→ Source extract:
--- START ---

Leviticus · Chapter 12וַיִּקְרָא

Purification Laws After Childbirth

The birth of new life brings both joy and ritual impurity. This chapter outlines the purification period and offerings required after a woman gives birth, with different timeframes for male and female children. These laws emphasize the separation between the sacred and the everyday, requiring ceremonial cleansing before the mother can return to worship and community life.

--- END ---

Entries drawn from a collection

--- START ---

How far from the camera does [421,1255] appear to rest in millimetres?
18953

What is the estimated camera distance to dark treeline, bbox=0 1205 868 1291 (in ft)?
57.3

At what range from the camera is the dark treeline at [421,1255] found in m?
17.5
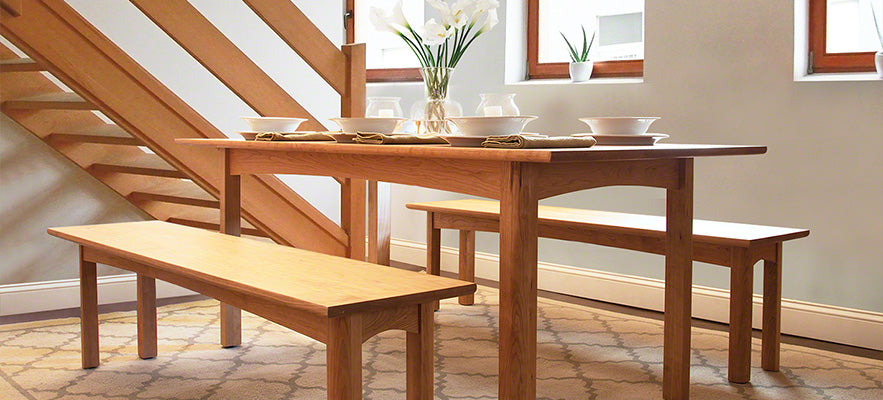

--- END ---

→ Goal:
Quote the Leviticus chapter summary in full, keeping every word and line unchanged.

→ Full response:
Leviticus · Chapter 12וַיִּקְרָא

Purification Laws After Childbirth

The birth of new life brings both joy and ritual impurity. This chapter outlines the purification period and offerings required after a woman gives birth, with different timeframes for male and female children. These laws emphasize the separation between the sacred and the everyday, requiring ceremonial cleansing before the mother can return to worship and community life.